→ **WRITTEN PROBLEM**
In the stretch of the items from the line containing "How far from" through the end of the items, swap "farther from" for "further from" and write out only those lines, leaving everything else unchanged.
********************
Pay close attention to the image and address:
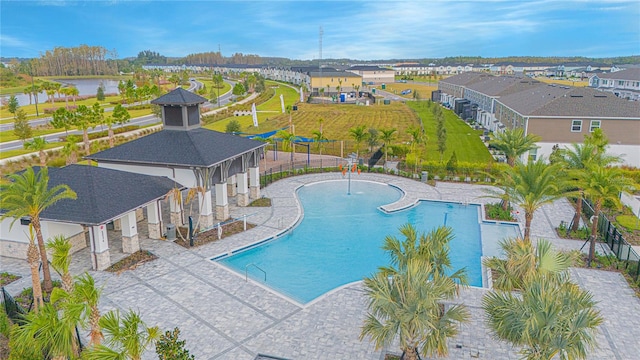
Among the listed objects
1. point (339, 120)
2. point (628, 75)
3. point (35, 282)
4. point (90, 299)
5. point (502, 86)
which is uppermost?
point (628, 75)

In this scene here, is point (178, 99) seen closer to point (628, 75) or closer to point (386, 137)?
point (386, 137)

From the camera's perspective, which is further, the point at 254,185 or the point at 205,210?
the point at 254,185

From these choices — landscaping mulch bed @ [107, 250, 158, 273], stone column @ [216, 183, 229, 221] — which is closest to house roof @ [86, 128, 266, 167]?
stone column @ [216, 183, 229, 221]

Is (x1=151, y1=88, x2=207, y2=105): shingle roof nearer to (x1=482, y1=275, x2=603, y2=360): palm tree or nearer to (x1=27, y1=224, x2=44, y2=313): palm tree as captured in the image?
(x1=27, y1=224, x2=44, y2=313): palm tree

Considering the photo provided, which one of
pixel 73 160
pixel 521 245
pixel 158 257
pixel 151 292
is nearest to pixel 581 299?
pixel 521 245

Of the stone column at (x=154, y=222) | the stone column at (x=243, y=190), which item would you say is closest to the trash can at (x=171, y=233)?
the stone column at (x=154, y=222)

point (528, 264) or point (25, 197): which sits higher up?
point (25, 197)

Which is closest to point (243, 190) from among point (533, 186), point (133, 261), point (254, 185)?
point (254, 185)
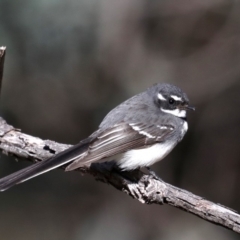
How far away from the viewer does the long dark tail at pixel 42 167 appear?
3.69 meters

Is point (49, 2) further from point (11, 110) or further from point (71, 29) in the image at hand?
point (11, 110)

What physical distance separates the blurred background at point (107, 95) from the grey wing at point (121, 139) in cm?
295

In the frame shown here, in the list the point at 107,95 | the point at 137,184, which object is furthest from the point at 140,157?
the point at 107,95

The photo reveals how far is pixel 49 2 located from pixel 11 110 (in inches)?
64.5

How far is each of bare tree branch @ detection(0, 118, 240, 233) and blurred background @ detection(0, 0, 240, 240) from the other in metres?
2.91

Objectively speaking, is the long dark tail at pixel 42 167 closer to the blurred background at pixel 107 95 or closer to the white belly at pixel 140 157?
the white belly at pixel 140 157

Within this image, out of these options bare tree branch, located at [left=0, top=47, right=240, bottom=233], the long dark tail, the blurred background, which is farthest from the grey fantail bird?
the blurred background

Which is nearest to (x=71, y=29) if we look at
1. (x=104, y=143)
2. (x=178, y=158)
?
(x=178, y=158)

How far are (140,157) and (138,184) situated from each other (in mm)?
288

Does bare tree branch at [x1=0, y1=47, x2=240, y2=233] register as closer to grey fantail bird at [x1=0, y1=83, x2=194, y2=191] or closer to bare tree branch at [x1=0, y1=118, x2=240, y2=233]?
bare tree branch at [x1=0, y1=118, x2=240, y2=233]

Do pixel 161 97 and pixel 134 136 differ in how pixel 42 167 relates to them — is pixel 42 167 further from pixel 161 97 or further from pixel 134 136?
pixel 161 97

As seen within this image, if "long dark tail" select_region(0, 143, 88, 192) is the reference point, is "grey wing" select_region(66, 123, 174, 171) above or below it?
above

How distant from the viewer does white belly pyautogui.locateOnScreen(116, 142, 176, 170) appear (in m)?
4.32

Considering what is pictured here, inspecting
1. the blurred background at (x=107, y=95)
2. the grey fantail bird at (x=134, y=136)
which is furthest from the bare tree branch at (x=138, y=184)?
the blurred background at (x=107, y=95)
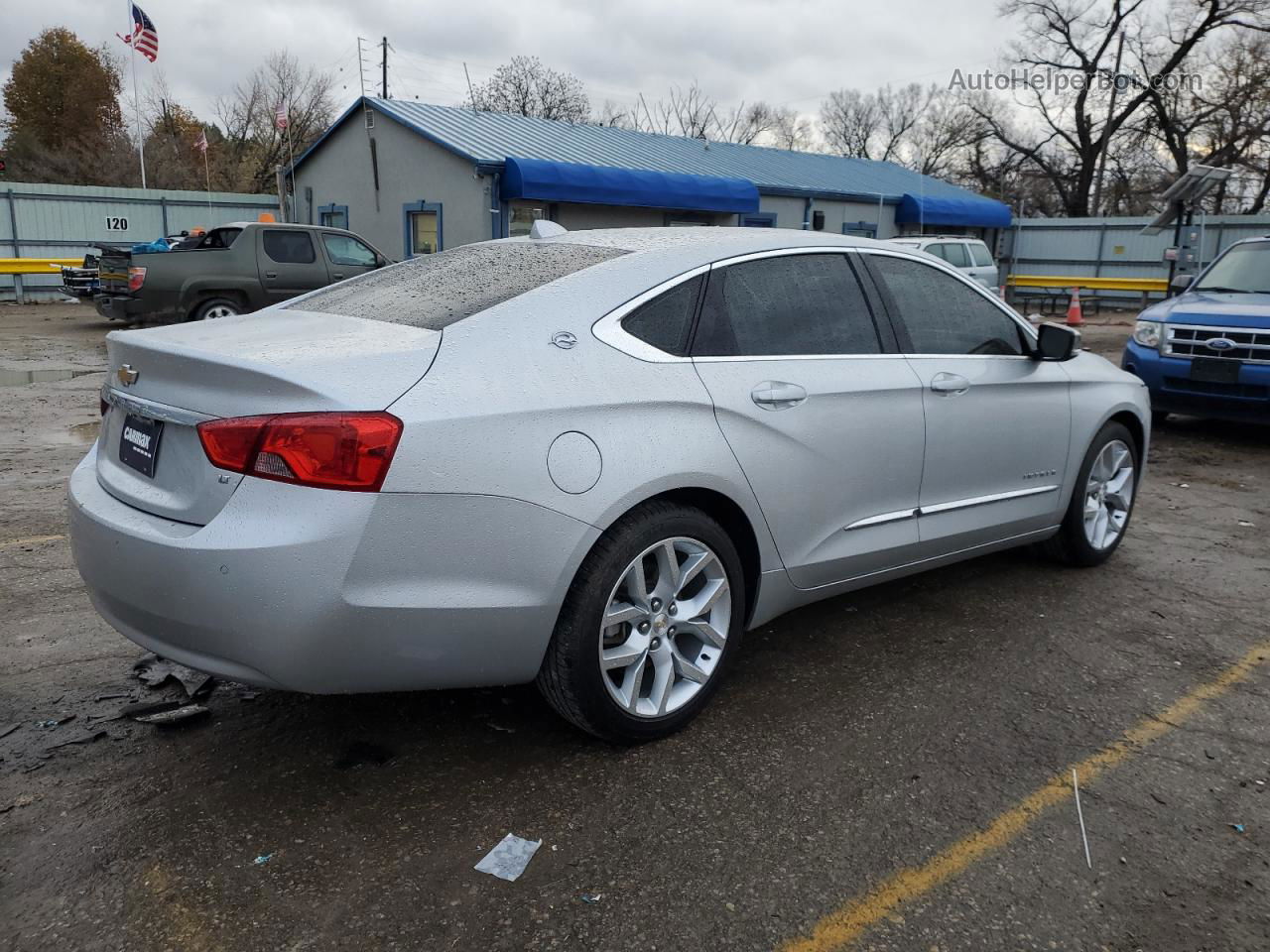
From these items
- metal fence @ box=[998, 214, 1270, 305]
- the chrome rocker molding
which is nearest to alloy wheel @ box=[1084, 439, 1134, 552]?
the chrome rocker molding

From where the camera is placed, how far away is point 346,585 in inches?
93.7

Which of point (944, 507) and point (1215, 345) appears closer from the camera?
point (944, 507)

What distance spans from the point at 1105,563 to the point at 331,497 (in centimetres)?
414

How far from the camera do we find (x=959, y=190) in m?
30.1

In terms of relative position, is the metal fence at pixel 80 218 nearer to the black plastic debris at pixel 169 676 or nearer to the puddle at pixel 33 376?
the puddle at pixel 33 376

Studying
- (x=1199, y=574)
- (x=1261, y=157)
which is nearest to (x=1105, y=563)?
(x=1199, y=574)

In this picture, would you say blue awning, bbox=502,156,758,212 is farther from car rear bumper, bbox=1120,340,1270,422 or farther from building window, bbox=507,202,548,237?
car rear bumper, bbox=1120,340,1270,422

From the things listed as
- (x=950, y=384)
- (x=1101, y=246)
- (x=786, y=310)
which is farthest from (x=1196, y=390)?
(x=1101, y=246)

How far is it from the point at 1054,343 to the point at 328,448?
3230 mm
********************
→ **FULL OUTPUT**
How far from the camera do we find (x=959, y=190) in m?
30.1

In terms of relative position, is the metal fence at pixel 80 218 nearer to the black plastic debris at pixel 169 676 or nearer to the puddle at pixel 33 376?
the puddle at pixel 33 376

Studying
- (x=1199, y=574)
- (x=1261, y=157)
which is nearest to (x=1105, y=563)?
(x=1199, y=574)

In this picture, would you say blue awning, bbox=502,156,758,212 is further from car rear bumper, bbox=1120,340,1270,422 or further from building window, bbox=507,202,548,237?
car rear bumper, bbox=1120,340,1270,422

From the things listed as
- (x=950, y=384)
- (x=1101, y=246)
- (x=786, y=310)
which is farthest from (x=1196, y=390)?
(x=1101, y=246)

How far is it from the point at 1054,343 to the point at 328,448?
3230 mm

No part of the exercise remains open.